Stored items
--------------------

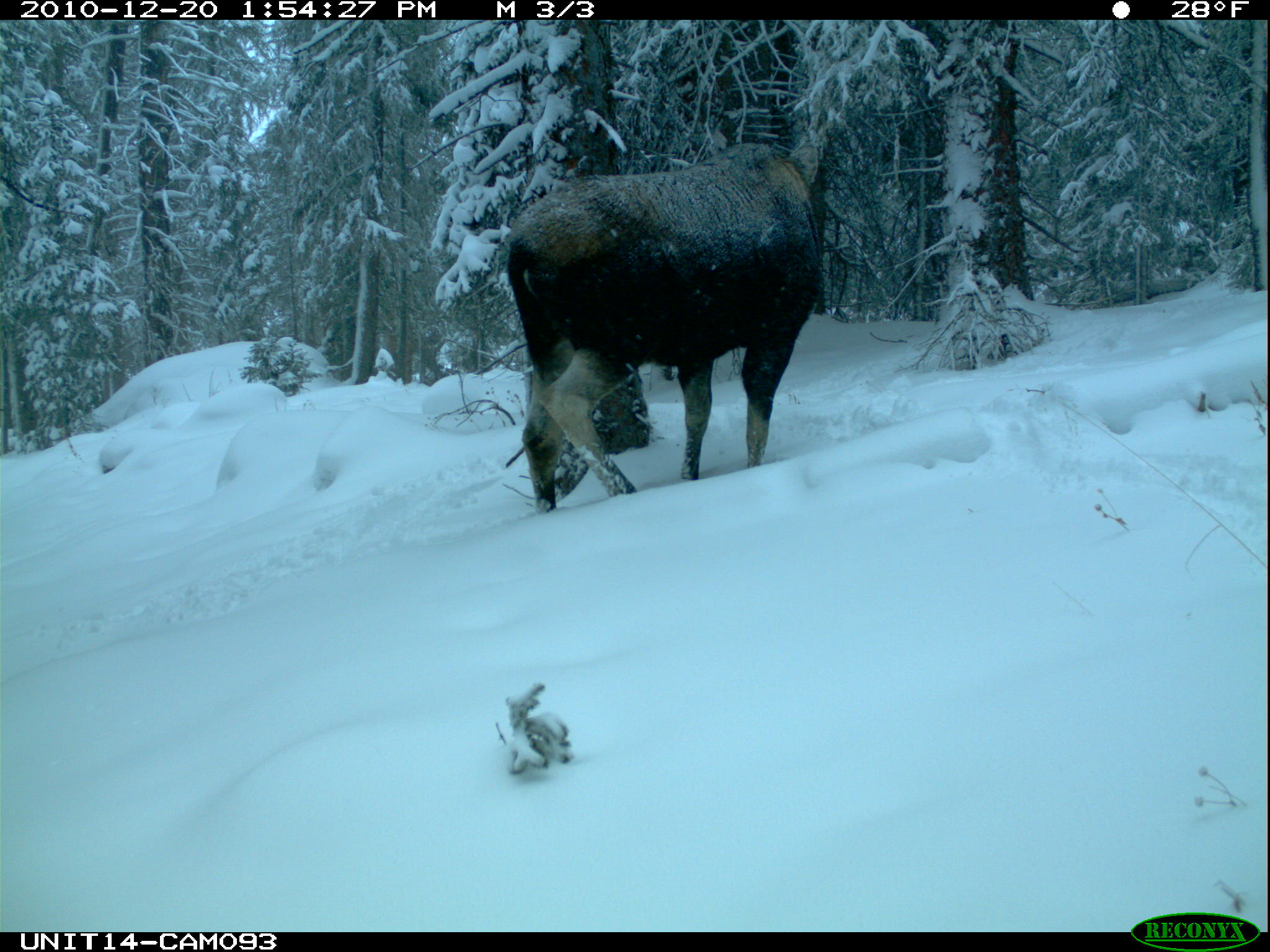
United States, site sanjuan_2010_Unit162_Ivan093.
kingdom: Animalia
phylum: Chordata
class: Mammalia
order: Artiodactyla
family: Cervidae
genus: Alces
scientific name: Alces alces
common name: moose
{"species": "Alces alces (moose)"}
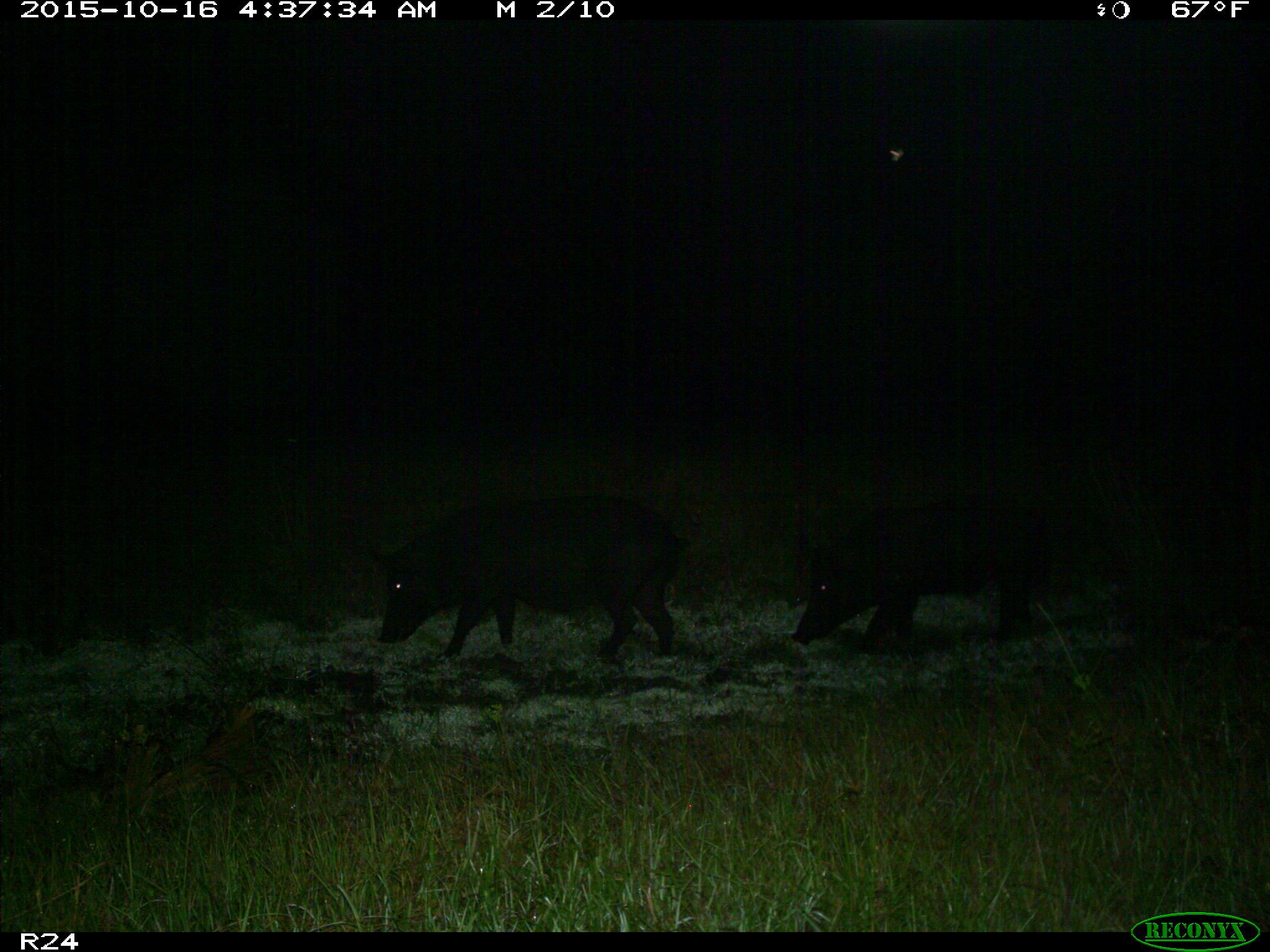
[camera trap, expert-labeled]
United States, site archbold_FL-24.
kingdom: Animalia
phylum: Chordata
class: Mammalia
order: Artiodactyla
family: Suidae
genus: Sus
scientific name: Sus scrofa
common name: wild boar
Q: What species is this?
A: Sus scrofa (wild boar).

--------------------

Without the images, output all the entries exactly as they stand.

United States, site sanjuan_2010_Unit162_Ivan093.
kingdom: Animalia
phylum: Chordata
class: Mammalia
order: Artiodactyla
family: Cervidae
genus: Alces
scientific name: Alces alces
common name: moose
{"species": "Alces alces (moose)"}
[camera trap, expert-labeled]
United States, site archbold_FL-24.
kingdom: Animalia
phylum: Chordata
class: Mammalia
order: Artiodactyla
family: Suidae
genus: Sus
scientific name: Sus scrofa
common name: wild boar
Q: What species is this?
A: Sus scrofa (wild boar).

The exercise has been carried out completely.